7_BigQuery Flashcards
BigQuery Key Features
- High Availability: Automatic data replication to multiple locations with availability.
- Supports Standard SQL: BigQuery supports a standard SQL dialect which is ANSI:2011 compliant.
- Federated Data: BigQuery able to connect to, and process, data stored outside of BigQuery (external sources).
- Automatic Backups: BigQuery automatically replicates data and keeps a seven-day history of changes.
- Governance and Security: Fine-grained identity and access management. Data encrypted at rest and in transit.
- Separation of Storage and Compute: Leads to a number of benefits including ACID-compliant storage operations, cost-effective scalable storage and stateless resilient compute.
Streaming data into BigQuery
Instead of using a job to load data into BigQuery, you can choose to stream your data into BigQuery one record at a time. This approach enables querying data without the delay of running a load job. But enabling streaming on BigQuery is not free.
If you have an app that collects a large amount of data in real-time, streaming inserts can be a good choice. Generally, these types of apps have the following criteria:
- Not transactional. High volume, continuously appended rows. The app can tolerate a rare possibility that duplication might occur or that data might be temporarily unavailable.
- Aggregate analysis. Queries generally are performed for trend analysis, as opposed to single or narrow record selection.
Views
- Virtual table defined by a query
- Contains data only from query that contains view
- Control access to data
- Giving a view access to a dataset is also known as creating an authorized view in BigQuery. An authorized view allows you to share query results with particular users and groups without giving them access to the underlying source data
- When making an authorized view in another dataset, both the source data dataset and authorized view dataset must be in the same regional location.
++++++
Given problem 1: According to the BigQuery flashcards, how long a history of changes does BigQuery keep?
++++++
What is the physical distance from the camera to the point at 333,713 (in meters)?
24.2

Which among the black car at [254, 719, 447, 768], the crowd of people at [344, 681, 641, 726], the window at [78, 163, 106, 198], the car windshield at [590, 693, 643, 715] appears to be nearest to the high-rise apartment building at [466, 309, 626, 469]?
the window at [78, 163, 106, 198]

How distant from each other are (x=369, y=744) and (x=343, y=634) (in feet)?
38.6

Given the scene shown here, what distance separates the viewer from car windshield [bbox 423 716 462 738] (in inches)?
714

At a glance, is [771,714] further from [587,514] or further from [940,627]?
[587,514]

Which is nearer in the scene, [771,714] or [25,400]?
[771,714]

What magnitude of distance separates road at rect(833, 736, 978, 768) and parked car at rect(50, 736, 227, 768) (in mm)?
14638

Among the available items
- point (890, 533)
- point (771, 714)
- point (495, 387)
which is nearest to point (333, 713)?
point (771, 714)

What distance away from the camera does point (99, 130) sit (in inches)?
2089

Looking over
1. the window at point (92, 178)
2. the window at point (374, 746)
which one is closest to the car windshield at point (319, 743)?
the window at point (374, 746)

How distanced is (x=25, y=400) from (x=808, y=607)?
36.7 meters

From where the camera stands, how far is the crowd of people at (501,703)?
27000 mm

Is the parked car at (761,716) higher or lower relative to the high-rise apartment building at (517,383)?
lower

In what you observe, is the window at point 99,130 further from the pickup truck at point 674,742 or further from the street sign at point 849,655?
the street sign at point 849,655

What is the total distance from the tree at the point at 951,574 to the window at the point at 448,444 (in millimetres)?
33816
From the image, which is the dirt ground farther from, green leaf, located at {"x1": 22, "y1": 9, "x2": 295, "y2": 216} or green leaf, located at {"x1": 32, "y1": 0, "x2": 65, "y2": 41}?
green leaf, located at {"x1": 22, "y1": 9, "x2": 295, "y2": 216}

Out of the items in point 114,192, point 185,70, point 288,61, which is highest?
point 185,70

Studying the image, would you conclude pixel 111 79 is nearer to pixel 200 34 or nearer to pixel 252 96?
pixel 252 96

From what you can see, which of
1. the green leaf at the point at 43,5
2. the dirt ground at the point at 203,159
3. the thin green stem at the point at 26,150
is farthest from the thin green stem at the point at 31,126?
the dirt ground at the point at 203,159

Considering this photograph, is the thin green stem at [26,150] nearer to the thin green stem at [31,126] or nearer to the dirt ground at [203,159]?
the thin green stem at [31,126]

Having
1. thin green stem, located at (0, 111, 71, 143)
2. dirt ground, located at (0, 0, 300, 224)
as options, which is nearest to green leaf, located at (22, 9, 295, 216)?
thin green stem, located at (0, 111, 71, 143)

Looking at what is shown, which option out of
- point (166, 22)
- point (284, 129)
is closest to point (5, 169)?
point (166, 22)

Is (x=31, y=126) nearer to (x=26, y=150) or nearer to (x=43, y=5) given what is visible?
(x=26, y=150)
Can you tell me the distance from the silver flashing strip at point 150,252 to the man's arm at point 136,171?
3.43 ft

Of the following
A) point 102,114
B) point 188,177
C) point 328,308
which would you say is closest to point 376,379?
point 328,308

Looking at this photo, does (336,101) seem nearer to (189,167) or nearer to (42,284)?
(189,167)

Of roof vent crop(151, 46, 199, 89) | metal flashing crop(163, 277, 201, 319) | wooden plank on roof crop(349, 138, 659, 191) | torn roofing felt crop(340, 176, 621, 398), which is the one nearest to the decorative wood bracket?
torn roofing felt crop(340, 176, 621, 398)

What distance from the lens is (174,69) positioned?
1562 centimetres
++++++
Given problem 2: Reproduce the entries from the line containing "Considering this photograph, is" through the end of the entries, inclusive, with "nearer" replaced by "closer" and all else unchanged.

Output 1: Seven days.

Output 2:
Considering this photograph, is the thin green stem at [26,150] closer to the thin green stem at [31,126] or closer to the dirt ground at [203,159]?
the thin green stem at [31,126]

Having
1. thin green stem, located at (0, 111, 71, 143)
2. dirt ground, located at (0, 0, 300, 224)
as options, which is nearest to green leaf, located at (22, 9, 295, 216)?
thin green stem, located at (0, 111, 71, 143)

Looking at what is shown, which option out of
- point (166, 22)
- point (284, 129)
is closest to point (5, 169)?
point (166, 22)

Is (x=31, y=126) closer to (x=26, y=150) or closer to (x=43, y=5) given what is visible?
(x=26, y=150)
Can you tell me the distance from the silver flashing strip at point 150,252 to the man's arm at point 136,171?
3.43 ft

Of the following
A) point 102,114
B) point 188,177
C) point 328,308
which would you say is closest to point 376,379?
point 328,308

Looking at this photo, does (336,101) seem closer to (189,167) or closer to (42,284)?
(189,167)

Of roof vent crop(151, 46, 199, 89) | metal flashing crop(163, 277, 201, 319) | wooden plank on roof crop(349, 138, 659, 191) | torn roofing felt crop(340, 176, 621, 398), which is the one nearest to the decorative wood bracket?
torn roofing felt crop(340, 176, 621, 398)

What distance from the lens is (174,69) positioned?
1562 centimetres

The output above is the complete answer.